Mark Knopfler must have had a bone to pick with MTV, because he refused to say the network’s name on Money For Nothing twice. The background singers did, but it was obvious Knopfler was deliberately cutting the reference.
The concert is presented in its original aspect full frame. The 1080i image is arrived at with an AVC MPEG-4 codec at an average 35 mbps. They call this an SD Blu-ray, and you’ll quickly understand why. It’s obviously the best print available, but even with an upconvert HD remaster there are a few flaws in the quality. It was taken under harsh conditions in 1990 and should be judged accordingly.

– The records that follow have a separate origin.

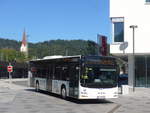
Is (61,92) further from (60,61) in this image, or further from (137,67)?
(137,67)

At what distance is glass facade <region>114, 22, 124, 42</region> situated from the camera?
116 feet

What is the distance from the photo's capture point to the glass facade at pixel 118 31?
1393 inches

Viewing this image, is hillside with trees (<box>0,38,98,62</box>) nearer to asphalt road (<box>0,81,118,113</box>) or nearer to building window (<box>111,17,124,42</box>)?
building window (<box>111,17,124,42</box>)

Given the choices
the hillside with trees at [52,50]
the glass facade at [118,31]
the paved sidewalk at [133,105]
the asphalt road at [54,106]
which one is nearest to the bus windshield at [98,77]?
the asphalt road at [54,106]

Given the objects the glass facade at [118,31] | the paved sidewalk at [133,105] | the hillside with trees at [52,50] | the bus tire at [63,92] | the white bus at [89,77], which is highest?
the hillside with trees at [52,50]

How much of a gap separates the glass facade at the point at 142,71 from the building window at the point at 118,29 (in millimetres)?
3177

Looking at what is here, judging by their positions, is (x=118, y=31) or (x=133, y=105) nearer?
(x=133, y=105)

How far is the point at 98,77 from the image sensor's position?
19.3 metres

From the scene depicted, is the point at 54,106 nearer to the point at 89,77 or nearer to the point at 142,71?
the point at 89,77

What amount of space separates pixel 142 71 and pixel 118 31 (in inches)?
201

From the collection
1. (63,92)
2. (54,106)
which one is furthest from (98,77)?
(63,92)

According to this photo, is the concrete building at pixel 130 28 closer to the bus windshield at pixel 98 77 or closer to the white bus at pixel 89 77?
the white bus at pixel 89 77

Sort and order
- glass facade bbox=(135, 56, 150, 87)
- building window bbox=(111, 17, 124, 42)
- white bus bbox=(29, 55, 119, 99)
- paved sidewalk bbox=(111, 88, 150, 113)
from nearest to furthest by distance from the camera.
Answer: paved sidewalk bbox=(111, 88, 150, 113)
white bus bbox=(29, 55, 119, 99)
building window bbox=(111, 17, 124, 42)
glass facade bbox=(135, 56, 150, 87)

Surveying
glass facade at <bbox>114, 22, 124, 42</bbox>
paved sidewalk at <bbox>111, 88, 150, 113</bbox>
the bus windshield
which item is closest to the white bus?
the bus windshield
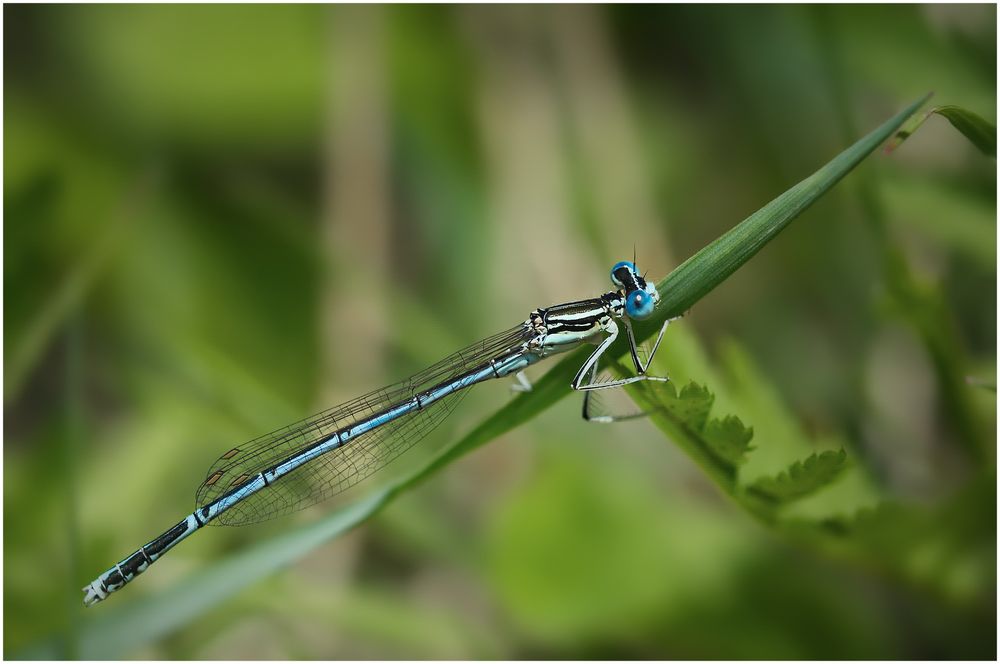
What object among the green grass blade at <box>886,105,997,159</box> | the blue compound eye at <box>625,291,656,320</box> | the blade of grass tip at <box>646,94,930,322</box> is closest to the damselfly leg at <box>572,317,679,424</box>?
the blue compound eye at <box>625,291,656,320</box>

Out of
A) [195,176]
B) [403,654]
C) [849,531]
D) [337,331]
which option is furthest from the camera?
[195,176]

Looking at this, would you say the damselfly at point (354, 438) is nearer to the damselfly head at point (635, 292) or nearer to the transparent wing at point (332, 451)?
the transparent wing at point (332, 451)

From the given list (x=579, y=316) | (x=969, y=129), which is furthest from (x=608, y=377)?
(x=969, y=129)

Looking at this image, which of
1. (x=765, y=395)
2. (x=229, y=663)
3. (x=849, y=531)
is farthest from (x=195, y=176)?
(x=849, y=531)

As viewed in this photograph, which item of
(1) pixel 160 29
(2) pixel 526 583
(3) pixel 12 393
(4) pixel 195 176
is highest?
(1) pixel 160 29

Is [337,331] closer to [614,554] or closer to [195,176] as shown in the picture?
[195,176]

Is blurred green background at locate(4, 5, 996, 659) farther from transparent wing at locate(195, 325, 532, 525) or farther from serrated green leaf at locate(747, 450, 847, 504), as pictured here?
transparent wing at locate(195, 325, 532, 525)

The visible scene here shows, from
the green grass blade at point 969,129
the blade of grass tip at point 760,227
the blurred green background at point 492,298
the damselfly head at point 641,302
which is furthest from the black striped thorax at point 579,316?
the green grass blade at point 969,129
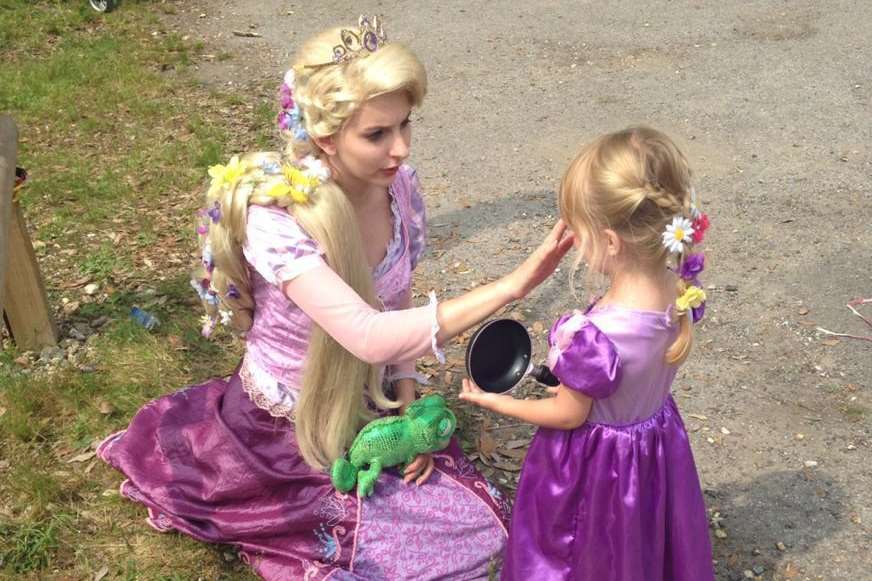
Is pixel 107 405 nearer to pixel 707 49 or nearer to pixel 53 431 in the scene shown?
pixel 53 431

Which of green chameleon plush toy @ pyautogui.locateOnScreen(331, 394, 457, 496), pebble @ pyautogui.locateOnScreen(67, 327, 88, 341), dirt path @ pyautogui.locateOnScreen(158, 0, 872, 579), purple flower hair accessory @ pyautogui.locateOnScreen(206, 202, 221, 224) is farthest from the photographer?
pebble @ pyautogui.locateOnScreen(67, 327, 88, 341)

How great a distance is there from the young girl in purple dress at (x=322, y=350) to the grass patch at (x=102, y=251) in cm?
21

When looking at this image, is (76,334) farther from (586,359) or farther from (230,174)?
(586,359)

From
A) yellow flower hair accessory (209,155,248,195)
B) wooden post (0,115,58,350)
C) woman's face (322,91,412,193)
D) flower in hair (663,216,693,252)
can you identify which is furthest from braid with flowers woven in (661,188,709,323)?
wooden post (0,115,58,350)

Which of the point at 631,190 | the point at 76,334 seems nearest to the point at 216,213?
the point at 631,190

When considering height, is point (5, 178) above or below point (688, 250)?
below

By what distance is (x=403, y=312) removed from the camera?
239cm

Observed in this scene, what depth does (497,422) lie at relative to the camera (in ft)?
12.2

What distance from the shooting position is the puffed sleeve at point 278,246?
2455mm

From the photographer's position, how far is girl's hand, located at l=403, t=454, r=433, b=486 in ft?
9.57

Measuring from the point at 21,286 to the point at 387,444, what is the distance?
200 centimetres

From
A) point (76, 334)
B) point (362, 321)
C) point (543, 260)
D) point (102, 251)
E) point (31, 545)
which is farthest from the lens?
point (102, 251)

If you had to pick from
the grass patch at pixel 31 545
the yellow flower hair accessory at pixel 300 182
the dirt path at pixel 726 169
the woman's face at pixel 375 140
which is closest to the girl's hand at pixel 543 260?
the woman's face at pixel 375 140

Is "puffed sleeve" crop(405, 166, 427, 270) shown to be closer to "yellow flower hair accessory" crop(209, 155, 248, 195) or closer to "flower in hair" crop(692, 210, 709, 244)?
"yellow flower hair accessory" crop(209, 155, 248, 195)
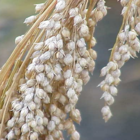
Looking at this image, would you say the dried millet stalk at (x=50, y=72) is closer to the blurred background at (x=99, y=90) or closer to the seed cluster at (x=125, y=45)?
the seed cluster at (x=125, y=45)

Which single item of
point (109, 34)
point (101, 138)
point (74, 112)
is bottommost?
point (101, 138)

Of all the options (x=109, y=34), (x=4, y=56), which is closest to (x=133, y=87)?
(x=109, y=34)

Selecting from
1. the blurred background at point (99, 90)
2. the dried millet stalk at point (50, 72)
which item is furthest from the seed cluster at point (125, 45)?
the blurred background at point (99, 90)

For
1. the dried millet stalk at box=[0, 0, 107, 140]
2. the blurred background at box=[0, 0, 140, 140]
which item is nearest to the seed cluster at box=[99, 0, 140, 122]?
the dried millet stalk at box=[0, 0, 107, 140]

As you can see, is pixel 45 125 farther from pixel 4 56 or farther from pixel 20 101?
pixel 4 56

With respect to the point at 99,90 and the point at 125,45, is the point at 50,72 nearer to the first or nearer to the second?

The DTS-HD Master Audio 5.1 is where you will find the best of the restoration. There is a marked improvement of sound over picture here. When we’re talking a concert it sounds like the priorities were in the right place. The sound is crisp with nice instrument and vocal separation. There’s not a good sub response, which is the only thing that mars this solid audio presentation. You can opt for an LCPM stereo track, but why would you?
This was one of the best concerts I had never heard of. You can’t complain about the lineup. There’s a little something there for everyone. It’s also a rather nice snapshot of these artists and bands as they were in 1990. “It’s been a long time.”